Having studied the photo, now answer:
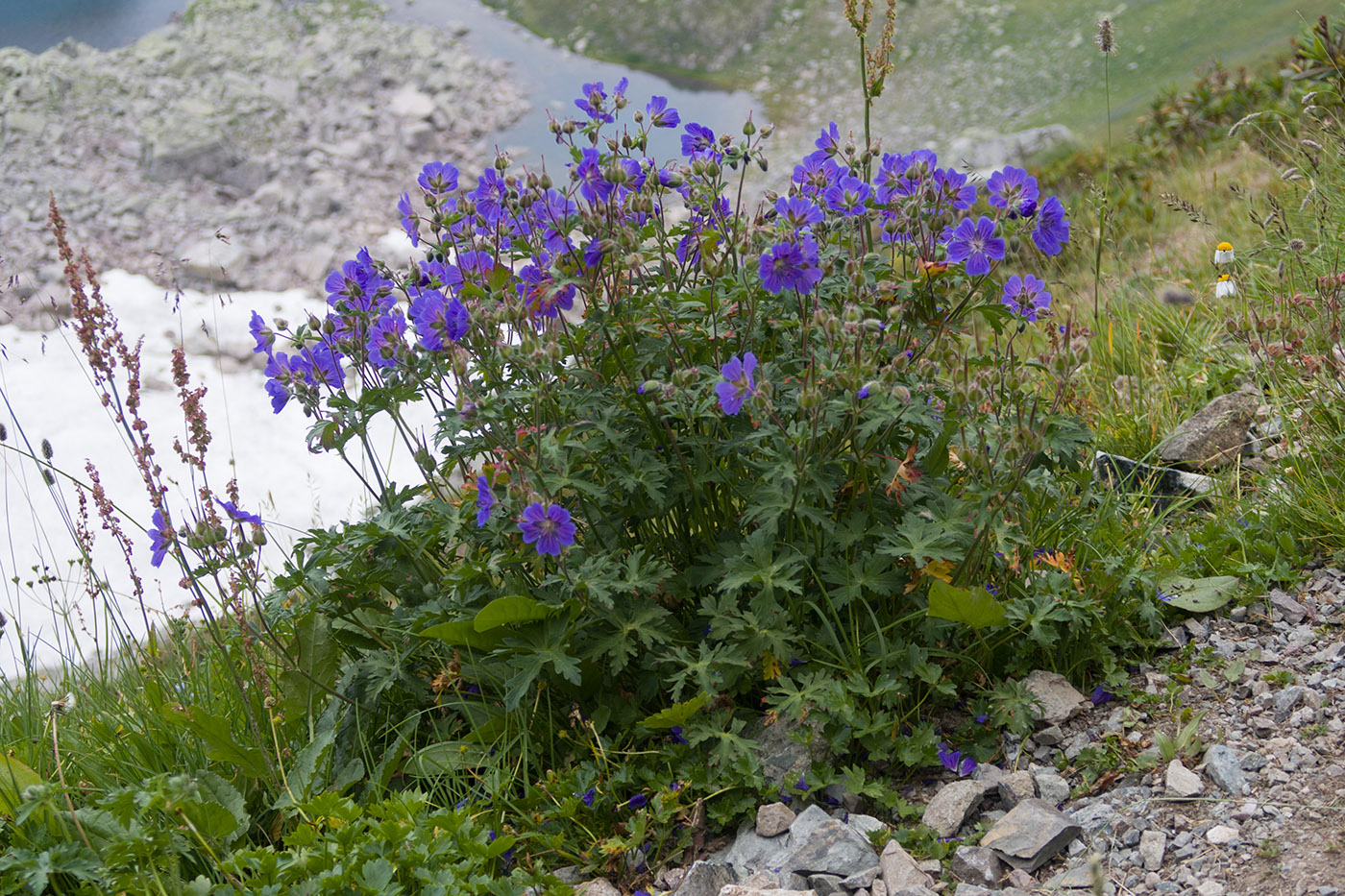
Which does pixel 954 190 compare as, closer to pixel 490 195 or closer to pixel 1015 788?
pixel 490 195

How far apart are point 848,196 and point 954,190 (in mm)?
210

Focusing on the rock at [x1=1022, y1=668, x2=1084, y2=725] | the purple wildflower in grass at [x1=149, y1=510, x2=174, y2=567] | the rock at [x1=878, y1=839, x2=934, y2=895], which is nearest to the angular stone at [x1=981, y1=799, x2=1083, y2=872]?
the rock at [x1=878, y1=839, x2=934, y2=895]

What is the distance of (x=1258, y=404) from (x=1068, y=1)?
10.2m

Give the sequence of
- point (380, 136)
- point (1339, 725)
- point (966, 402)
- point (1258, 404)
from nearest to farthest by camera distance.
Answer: point (966, 402) < point (1339, 725) < point (1258, 404) < point (380, 136)

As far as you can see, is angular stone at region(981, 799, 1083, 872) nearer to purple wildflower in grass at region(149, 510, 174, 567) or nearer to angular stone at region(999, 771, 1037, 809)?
angular stone at region(999, 771, 1037, 809)

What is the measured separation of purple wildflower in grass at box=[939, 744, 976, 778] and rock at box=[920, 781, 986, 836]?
62 mm

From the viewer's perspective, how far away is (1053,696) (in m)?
2.02

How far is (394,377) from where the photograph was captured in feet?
6.24

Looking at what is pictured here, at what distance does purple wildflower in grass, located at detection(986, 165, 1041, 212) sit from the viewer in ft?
5.92

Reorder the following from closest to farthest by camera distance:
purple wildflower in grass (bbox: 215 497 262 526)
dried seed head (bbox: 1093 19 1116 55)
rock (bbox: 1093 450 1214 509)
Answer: purple wildflower in grass (bbox: 215 497 262 526), rock (bbox: 1093 450 1214 509), dried seed head (bbox: 1093 19 1116 55)

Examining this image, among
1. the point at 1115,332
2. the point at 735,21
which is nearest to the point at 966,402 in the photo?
the point at 1115,332

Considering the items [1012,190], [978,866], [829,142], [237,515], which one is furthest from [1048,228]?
[237,515]

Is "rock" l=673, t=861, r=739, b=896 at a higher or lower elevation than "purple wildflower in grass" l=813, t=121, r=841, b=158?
lower

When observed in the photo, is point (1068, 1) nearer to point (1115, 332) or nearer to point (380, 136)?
point (380, 136)
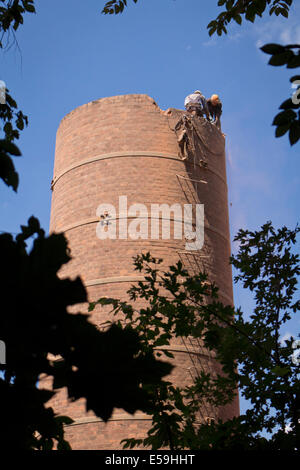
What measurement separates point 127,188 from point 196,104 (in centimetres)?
480

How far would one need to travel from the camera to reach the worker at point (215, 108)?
20.4 meters

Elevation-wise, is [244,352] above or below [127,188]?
below

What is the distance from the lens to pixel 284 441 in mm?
4848

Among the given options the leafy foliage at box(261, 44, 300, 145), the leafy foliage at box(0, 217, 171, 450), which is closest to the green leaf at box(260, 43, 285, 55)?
the leafy foliage at box(261, 44, 300, 145)

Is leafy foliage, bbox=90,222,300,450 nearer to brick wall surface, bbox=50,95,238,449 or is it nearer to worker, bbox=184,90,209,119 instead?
brick wall surface, bbox=50,95,238,449

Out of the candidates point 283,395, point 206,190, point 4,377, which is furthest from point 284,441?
point 206,190

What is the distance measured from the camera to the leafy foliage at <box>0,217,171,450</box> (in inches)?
54.6

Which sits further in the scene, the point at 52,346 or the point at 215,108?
the point at 215,108

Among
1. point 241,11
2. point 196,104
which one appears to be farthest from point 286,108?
point 196,104

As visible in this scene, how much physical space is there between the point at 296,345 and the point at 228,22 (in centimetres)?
371

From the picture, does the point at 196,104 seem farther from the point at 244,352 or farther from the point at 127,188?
the point at 244,352

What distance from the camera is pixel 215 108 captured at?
808 inches

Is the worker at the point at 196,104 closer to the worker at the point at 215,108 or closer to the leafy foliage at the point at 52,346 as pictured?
the worker at the point at 215,108
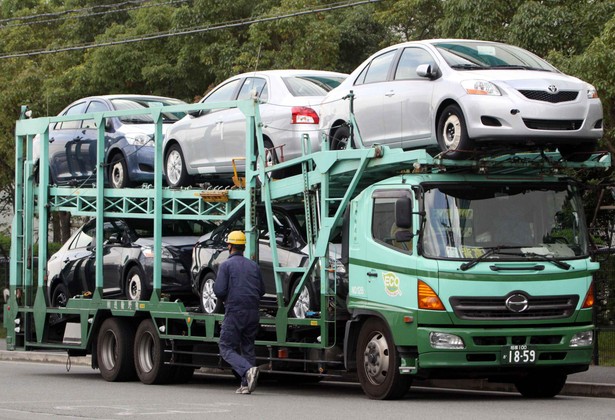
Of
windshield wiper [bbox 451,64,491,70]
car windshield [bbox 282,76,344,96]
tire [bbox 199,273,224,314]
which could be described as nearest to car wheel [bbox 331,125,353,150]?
car windshield [bbox 282,76,344,96]

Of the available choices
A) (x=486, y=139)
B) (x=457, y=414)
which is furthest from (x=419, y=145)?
(x=457, y=414)

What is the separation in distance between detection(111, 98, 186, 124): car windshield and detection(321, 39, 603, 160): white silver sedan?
349 centimetres

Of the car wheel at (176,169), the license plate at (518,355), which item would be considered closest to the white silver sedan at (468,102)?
the license plate at (518,355)

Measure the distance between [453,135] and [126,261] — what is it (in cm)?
584

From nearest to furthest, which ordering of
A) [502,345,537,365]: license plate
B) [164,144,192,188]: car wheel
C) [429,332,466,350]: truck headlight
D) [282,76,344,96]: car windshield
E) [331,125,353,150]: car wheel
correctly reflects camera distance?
[429,332,466,350]: truck headlight, [502,345,537,365]: license plate, [331,125,353,150]: car wheel, [282,76,344,96]: car windshield, [164,144,192,188]: car wheel

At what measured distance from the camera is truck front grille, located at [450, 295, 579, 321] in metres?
12.9

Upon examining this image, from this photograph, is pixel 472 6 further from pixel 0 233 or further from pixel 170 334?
pixel 0 233

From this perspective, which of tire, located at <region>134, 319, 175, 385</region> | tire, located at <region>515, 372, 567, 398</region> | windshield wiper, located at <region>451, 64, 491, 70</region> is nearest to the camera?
windshield wiper, located at <region>451, 64, 491, 70</region>

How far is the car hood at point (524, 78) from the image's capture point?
13102 millimetres

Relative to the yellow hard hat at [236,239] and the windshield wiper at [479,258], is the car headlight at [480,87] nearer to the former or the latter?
the windshield wiper at [479,258]

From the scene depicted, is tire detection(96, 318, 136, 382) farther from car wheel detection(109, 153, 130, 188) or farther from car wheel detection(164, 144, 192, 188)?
car wheel detection(164, 144, 192, 188)

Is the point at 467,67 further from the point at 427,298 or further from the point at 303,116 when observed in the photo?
the point at 303,116

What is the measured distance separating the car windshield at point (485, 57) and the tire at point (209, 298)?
13.2 feet

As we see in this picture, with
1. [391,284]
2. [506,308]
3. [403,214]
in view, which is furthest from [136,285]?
[506,308]
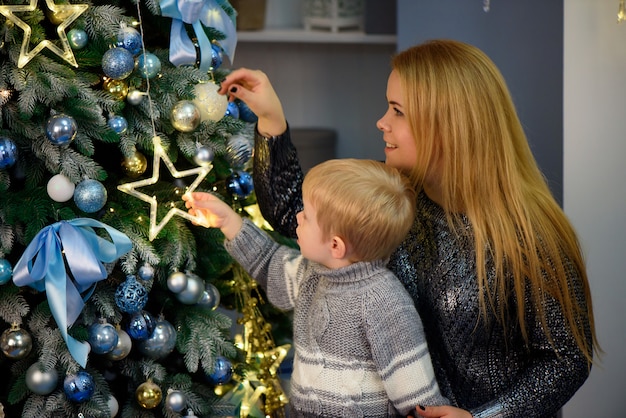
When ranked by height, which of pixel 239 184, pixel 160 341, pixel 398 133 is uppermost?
pixel 398 133

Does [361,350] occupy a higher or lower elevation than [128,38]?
lower

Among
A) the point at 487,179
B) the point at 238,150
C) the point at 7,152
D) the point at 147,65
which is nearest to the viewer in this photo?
the point at 7,152

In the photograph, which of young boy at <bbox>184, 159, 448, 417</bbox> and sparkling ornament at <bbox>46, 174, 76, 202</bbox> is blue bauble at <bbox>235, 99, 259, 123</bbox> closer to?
young boy at <bbox>184, 159, 448, 417</bbox>

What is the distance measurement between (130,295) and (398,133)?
0.54 m

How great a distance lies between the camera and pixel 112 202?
147cm

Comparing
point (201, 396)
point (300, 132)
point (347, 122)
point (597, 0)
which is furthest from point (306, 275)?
point (347, 122)

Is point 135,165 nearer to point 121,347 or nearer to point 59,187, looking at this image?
point 59,187

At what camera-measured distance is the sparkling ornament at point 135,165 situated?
1455 millimetres

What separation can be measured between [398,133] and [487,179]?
18 cm

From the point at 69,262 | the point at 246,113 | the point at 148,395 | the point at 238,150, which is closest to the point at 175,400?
the point at 148,395

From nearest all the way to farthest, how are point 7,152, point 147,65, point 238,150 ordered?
point 7,152, point 147,65, point 238,150

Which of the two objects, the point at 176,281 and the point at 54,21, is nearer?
the point at 54,21

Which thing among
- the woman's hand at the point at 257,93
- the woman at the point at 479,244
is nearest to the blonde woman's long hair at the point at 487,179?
the woman at the point at 479,244

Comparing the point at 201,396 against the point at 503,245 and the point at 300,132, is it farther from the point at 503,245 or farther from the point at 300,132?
the point at 300,132
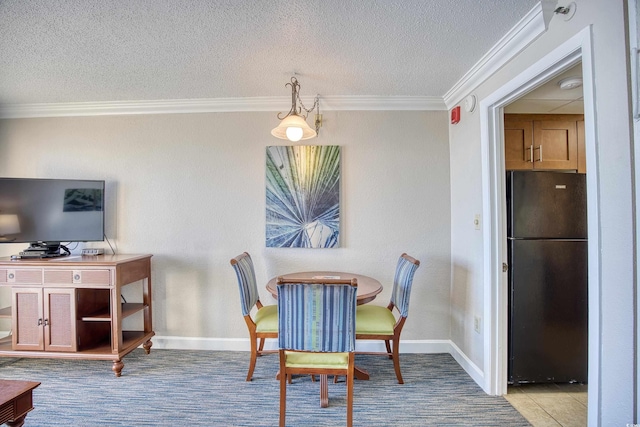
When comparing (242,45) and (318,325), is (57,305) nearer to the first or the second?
(318,325)

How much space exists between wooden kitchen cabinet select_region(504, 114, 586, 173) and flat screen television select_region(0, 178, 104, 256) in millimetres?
3793

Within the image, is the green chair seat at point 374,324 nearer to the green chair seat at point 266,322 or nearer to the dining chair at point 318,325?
the dining chair at point 318,325

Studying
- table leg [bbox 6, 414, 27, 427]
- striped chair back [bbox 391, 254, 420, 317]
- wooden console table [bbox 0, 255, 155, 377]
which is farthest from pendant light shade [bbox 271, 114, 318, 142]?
table leg [bbox 6, 414, 27, 427]

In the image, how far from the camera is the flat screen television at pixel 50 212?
2.43 metres

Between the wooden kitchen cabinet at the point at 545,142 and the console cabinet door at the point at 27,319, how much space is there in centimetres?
415

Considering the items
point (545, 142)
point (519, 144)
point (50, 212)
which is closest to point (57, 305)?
point (50, 212)

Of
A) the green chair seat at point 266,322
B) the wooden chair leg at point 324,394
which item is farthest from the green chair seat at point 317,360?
the green chair seat at point 266,322

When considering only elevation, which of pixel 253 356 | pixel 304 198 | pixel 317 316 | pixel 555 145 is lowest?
pixel 253 356

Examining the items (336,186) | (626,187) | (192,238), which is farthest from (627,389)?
(192,238)

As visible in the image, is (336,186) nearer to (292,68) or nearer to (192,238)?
(292,68)

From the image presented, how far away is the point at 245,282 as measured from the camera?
2123mm

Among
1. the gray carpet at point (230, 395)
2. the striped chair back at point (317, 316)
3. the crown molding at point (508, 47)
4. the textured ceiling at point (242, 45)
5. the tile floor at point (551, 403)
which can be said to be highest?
the textured ceiling at point (242, 45)

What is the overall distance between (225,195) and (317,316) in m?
1.65

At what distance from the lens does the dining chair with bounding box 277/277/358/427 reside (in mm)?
1524
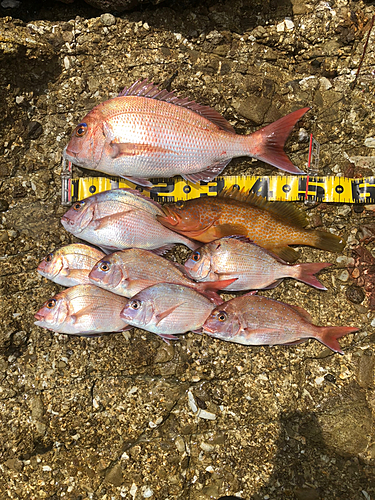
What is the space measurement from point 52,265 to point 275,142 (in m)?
2.18

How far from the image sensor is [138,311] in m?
2.91

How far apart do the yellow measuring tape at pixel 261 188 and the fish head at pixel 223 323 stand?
3.66 feet

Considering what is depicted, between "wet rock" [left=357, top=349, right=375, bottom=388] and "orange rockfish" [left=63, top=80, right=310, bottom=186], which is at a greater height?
"orange rockfish" [left=63, top=80, right=310, bottom=186]

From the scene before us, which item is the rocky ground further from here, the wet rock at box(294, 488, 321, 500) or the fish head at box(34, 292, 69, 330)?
the fish head at box(34, 292, 69, 330)

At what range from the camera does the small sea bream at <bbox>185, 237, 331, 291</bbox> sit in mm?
3043

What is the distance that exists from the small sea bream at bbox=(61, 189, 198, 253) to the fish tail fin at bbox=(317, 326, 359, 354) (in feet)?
4.79

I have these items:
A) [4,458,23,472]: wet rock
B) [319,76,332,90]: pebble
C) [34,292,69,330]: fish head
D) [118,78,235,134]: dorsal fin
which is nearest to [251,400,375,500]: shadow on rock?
[4,458,23,472]: wet rock

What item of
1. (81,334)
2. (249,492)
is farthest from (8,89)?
(249,492)

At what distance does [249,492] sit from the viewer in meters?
2.93

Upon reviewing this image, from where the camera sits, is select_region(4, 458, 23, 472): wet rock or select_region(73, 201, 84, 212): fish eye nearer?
select_region(4, 458, 23, 472): wet rock

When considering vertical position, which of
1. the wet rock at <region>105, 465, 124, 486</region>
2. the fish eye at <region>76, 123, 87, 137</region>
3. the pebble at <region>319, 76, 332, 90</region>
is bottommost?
the wet rock at <region>105, 465, 124, 486</region>

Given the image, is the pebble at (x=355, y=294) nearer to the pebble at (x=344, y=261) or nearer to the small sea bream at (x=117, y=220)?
the pebble at (x=344, y=261)

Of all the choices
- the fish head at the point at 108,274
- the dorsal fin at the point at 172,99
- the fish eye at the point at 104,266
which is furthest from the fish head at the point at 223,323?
the dorsal fin at the point at 172,99

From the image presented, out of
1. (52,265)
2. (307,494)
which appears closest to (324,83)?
(52,265)
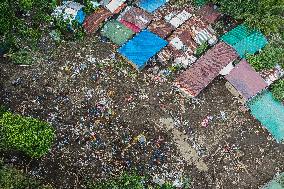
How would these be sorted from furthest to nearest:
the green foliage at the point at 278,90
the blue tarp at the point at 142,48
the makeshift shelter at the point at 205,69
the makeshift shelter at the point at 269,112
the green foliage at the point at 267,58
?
the green foliage at the point at 267,58 → the blue tarp at the point at 142,48 → the green foliage at the point at 278,90 → the makeshift shelter at the point at 205,69 → the makeshift shelter at the point at 269,112

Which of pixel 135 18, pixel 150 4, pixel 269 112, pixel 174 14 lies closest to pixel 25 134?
pixel 135 18

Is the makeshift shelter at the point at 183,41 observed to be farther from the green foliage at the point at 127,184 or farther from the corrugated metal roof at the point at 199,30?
the green foliage at the point at 127,184

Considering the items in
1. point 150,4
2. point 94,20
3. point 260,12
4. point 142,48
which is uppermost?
point 260,12

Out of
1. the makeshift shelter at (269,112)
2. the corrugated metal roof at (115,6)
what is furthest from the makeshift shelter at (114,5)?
the makeshift shelter at (269,112)

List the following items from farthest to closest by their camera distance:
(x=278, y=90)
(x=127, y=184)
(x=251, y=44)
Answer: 1. (x=251, y=44)
2. (x=278, y=90)
3. (x=127, y=184)

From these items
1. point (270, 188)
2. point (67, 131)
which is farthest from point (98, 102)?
point (270, 188)

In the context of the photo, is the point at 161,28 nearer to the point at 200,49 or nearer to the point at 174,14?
the point at 174,14

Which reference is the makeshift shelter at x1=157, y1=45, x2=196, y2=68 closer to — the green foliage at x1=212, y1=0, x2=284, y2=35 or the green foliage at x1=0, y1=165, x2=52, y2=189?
the green foliage at x1=212, y1=0, x2=284, y2=35
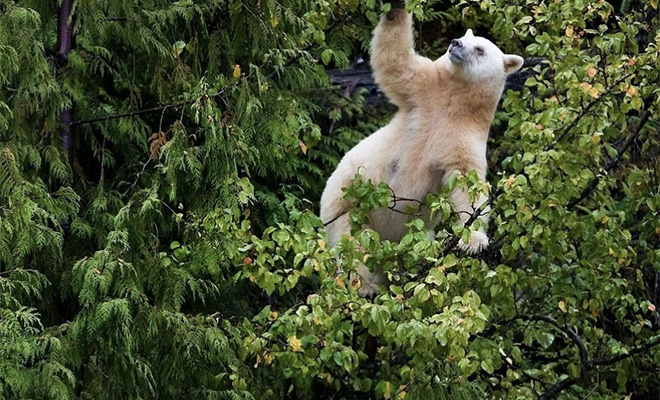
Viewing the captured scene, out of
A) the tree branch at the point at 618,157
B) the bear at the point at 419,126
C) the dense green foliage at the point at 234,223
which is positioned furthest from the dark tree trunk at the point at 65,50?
the tree branch at the point at 618,157

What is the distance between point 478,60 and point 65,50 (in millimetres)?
2130

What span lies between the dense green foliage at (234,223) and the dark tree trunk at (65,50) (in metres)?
0.01

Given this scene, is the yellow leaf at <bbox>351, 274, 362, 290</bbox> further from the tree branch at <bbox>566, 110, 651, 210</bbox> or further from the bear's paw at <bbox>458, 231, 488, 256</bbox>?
the tree branch at <bbox>566, 110, 651, 210</bbox>

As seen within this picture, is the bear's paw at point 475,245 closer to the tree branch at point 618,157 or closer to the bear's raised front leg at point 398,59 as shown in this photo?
the tree branch at point 618,157

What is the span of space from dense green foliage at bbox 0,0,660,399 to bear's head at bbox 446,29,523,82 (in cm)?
43

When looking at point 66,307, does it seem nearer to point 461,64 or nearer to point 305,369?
point 305,369

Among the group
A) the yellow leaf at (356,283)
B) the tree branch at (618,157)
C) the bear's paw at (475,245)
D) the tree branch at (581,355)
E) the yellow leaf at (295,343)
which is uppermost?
the tree branch at (618,157)

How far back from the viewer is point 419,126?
229 inches

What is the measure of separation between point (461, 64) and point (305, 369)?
2.00 m

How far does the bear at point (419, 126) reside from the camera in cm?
565

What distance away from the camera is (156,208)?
4527mm

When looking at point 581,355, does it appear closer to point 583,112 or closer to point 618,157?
point 618,157

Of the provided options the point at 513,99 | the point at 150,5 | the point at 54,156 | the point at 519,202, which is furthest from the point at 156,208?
the point at 513,99

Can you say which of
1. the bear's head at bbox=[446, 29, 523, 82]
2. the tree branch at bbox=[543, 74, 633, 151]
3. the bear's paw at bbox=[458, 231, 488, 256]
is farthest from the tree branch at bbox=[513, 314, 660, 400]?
the bear's head at bbox=[446, 29, 523, 82]
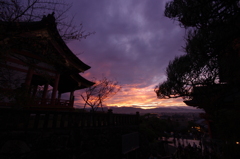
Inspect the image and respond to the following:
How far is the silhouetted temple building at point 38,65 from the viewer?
4.36 m

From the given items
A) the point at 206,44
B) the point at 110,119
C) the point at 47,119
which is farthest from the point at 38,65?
the point at 206,44

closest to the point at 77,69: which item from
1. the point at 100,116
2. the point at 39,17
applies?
the point at 100,116

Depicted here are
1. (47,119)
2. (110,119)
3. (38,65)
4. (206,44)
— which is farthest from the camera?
(38,65)

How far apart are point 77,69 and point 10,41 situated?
5.59 m

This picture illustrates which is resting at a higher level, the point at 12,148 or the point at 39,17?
the point at 39,17

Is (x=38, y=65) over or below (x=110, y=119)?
over

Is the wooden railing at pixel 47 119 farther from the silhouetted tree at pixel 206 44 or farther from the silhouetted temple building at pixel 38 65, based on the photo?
the silhouetted tree at pixel 206 44

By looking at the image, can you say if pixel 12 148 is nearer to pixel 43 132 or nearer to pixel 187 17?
pixel 43 132

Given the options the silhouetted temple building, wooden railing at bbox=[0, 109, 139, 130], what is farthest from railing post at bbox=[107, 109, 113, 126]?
the silhouetted temple building

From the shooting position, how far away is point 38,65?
838 centimetres

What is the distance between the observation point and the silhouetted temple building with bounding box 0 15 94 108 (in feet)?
14.3

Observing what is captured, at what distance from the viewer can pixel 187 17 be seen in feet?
15.8

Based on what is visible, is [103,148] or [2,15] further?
[103,148]

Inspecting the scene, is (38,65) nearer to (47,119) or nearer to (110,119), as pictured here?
(47,119)
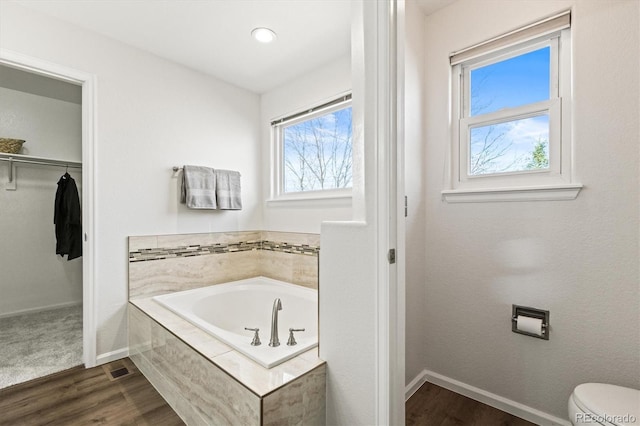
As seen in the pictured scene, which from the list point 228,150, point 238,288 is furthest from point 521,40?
point 238,288

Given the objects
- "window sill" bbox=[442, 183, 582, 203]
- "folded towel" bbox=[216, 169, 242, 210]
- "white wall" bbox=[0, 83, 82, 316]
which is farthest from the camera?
"white wall" bbox=[0, 83, 82, 316]

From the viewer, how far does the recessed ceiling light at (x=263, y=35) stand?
2.13 metres

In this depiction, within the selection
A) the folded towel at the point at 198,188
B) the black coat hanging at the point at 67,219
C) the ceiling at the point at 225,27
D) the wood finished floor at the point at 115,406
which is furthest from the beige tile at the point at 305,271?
the black coat hanging at the point at 67,219

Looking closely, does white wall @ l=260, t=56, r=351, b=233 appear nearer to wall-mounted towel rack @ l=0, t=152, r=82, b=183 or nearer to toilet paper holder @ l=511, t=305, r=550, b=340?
toilet paper holder @ l=511, t=305, r=550, b=340

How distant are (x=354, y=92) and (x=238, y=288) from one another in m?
2.03

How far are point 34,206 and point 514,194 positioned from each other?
446 centimetres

──────────

- What to do:
Give the entries above as a JSON list of strings, one string per line, starting from their first line and going on through the line that contains "Answer: point (966, 402)". Skip blank lines and leave the pictures out.

- Task output:
[
  "Having studied the photo, now answer:",
  "Which does pixel 954 190 compare as, closer to pixel 490 195 or closer to pixel 1015 788?",
  "pixel 490 195",
  "How far apart are point 848,196 and point 954,190 (in mm)?",
  "210",
  "Focusing on the rock at [x1=1022, y1=668, x2=1084, y2=725] | the purple wildflower in grass at [x1=149, y1=510, x2=174, y2=567] | the rock at [x1=878, y1=839, x2=934, y2=895], which is nearest to the angular stone at [x1=981, y1=799, x2=1083, y2=872]?",
  "the rock at [x1=878, y1=839, x2=934, y2=895]",
  "What is the distance of (x=1258, y=404) from (x=1068, y=1)?",
  "10.2m",
  "Give the sequence of",
  "- point (380, 136)",
  "- point (1339, 725)",
  "- point (966, 402)",
  "- point (1258, 404)",
  "from nearest to farthest by camera distance.",
  "Answer: point (966, 402) < point (1339, 725) < point (1258, 404) < point (380, 136)"
]